1. Moet artikel 56 VWEU aldus worden gelegd dat het bij de beoordeling van ongeoorloofde reclamepraktijken van een vergunninghouder, waaraan het Hof van Justitie van de Europese Unie ingeval van een overheidsmonopolie voor kansspelen in zijn vaste rechtspraak invulling heeft gegeven, van belang is of de kansspelmarkt alles bij elkaar genomen in het betrokken tijdvak daadwerkelijk een groei heeft laten optekenen dan wel of het al voldoende is dat de reclame beoogt ertoe aan te zetten actief deel te nemen aan het spel, bijvoorbeeld door gokken te bagatelliseren, door de aanwending van de inkomsten voor activiteiten van algemeen belang aan te grijpen om een positief imago op te hangen of door de aantrekkingskracht ervan te vergroten met behulp van indringende reclameboodschappen die aanzienlijke opbrengsten aanlokkelijk in het vooruitzicht stellen?

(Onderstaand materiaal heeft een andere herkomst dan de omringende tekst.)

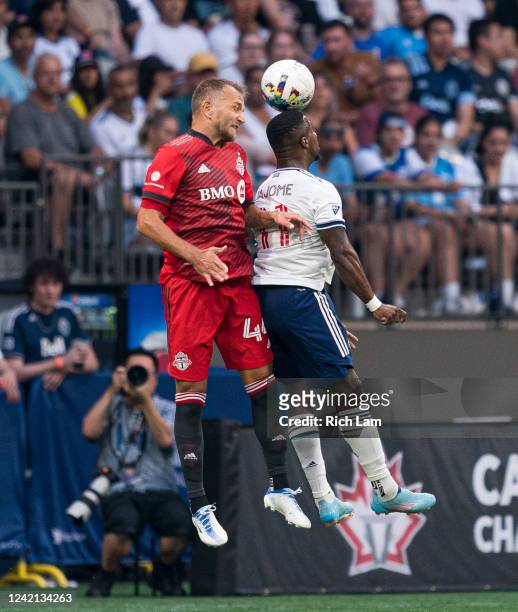Cristian Dajome of the Vancouver Whitecaps FC win a header against Domenico Criscito of the Toronto FC during the first half of the 2022 Canadian...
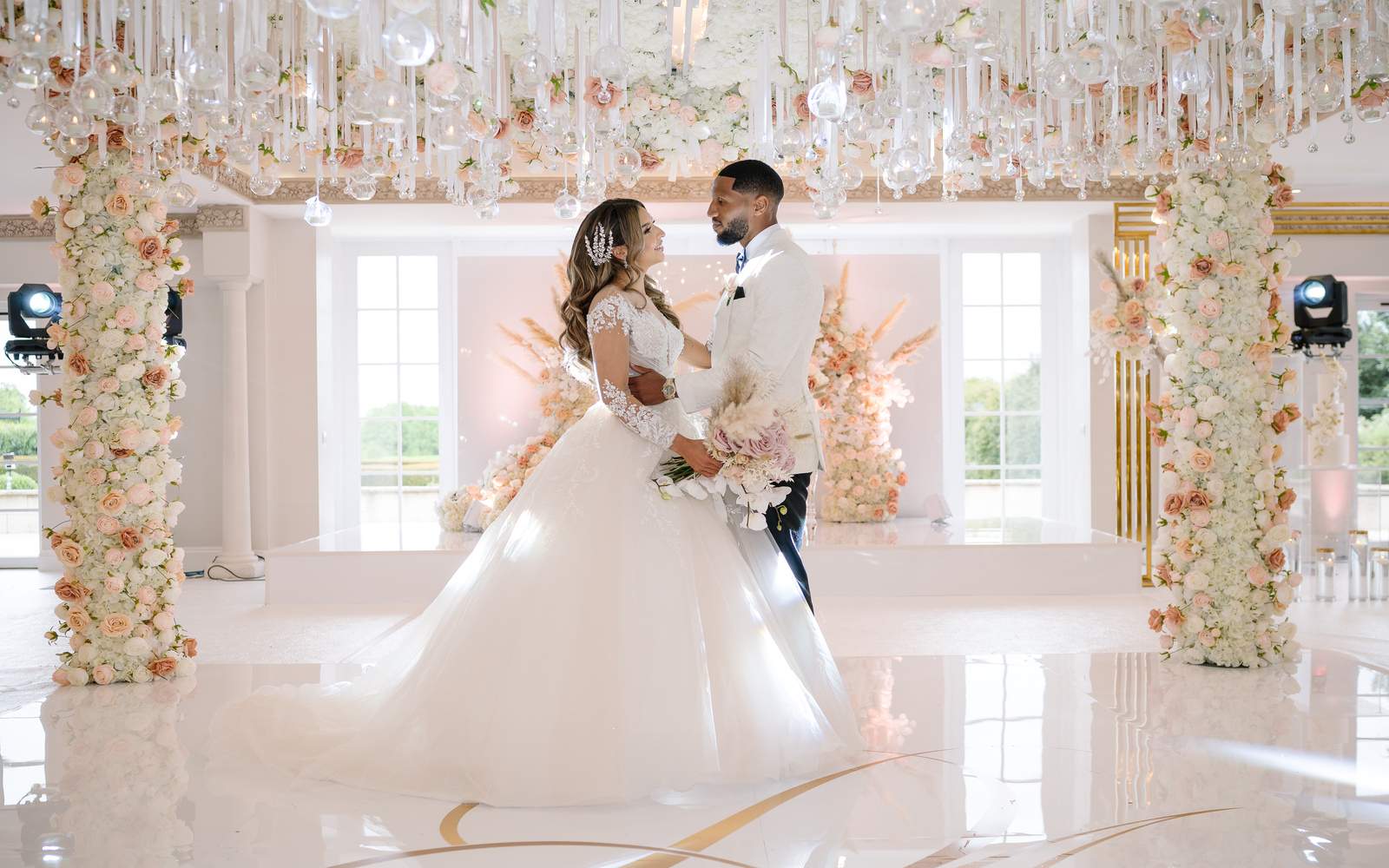 A Bride & Groom enjouing a romantic first dance in the Grand Ballroom. The Grand Ballroom has a capacity of 300 guests for your wedding reception.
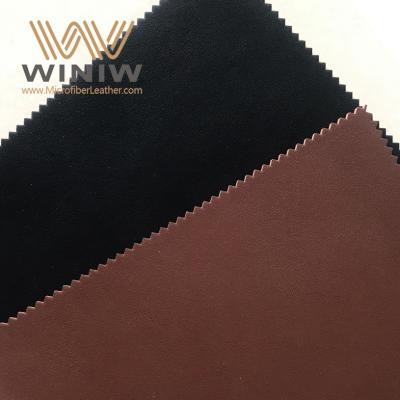 China Brown grabó en relieve la tela de la imitación de cuero para precio del mayorista de las correas el buen que vendía productos en venta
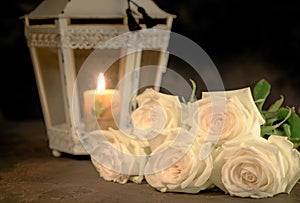 Beautiful white roses and candle on table against black background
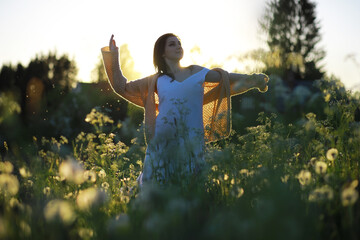 Pretty girl with a hat in her hand walks in a field with field flowers and smiles sincerely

2. Moet artikel 56 VWEU voorts aldus worden uitgelegd dat wanneer sprake is van reclamepraktijken van een monopolist, het monopolie daardoor in elk geval zijn samenhang verliest of kan de monopolist, wanneer particuliere aanbieders dergelijke reclameactiviteiten verrichten, ook ertoe aanzetten om actief deel te nemen aan het spel, bijvoorbeeld door gokken te bagatelliseren, door de aanwending van de inkomsten voor activiteiten van algemeen belang aan te grijpen om een positief imago op te hangen of door de aantrekkingskracht ervan te vergroten met behulp van indringende reclameboodschappen die aanzienlijke opbrengsten aanlokkelijk in het vooruitzicht stellen?

3. Dient een nationale rechter die in het kader van zijn bevoegdheid artikel 56 VWEU moet toepassen, op eigen gezag zorg te dragen voor de volle werking van deze normen door alle bepalingen van nationaal recht die hij daarmee strijdig acht buiten toepassing te laten, zelfs wanneer in een constitutionele procedure is bevestigd dat zij in overeenstemming zijn met het Unierecht?

 

Aangehaalde (recente) jurisprudentie: C-390/12; C-243/01; C-46/08; C-347/09; Ladbrokes Betting & Gaming en Ladbrokes International C-258/08; C-316/07JT; C-212/08; Stanleybet International e.a. C-186/11 JT; C-285/98; C-224/97; Online Games e.a. C-685/15; Coname C-231/03; Parking Brixen C-458/03; Belgacom C-221/12; Admiral Casinos & Entertainment C-464/15; 14/83; Mecanarte-Metalurgica da Lagoa/Alfandega do Porto C-348/89.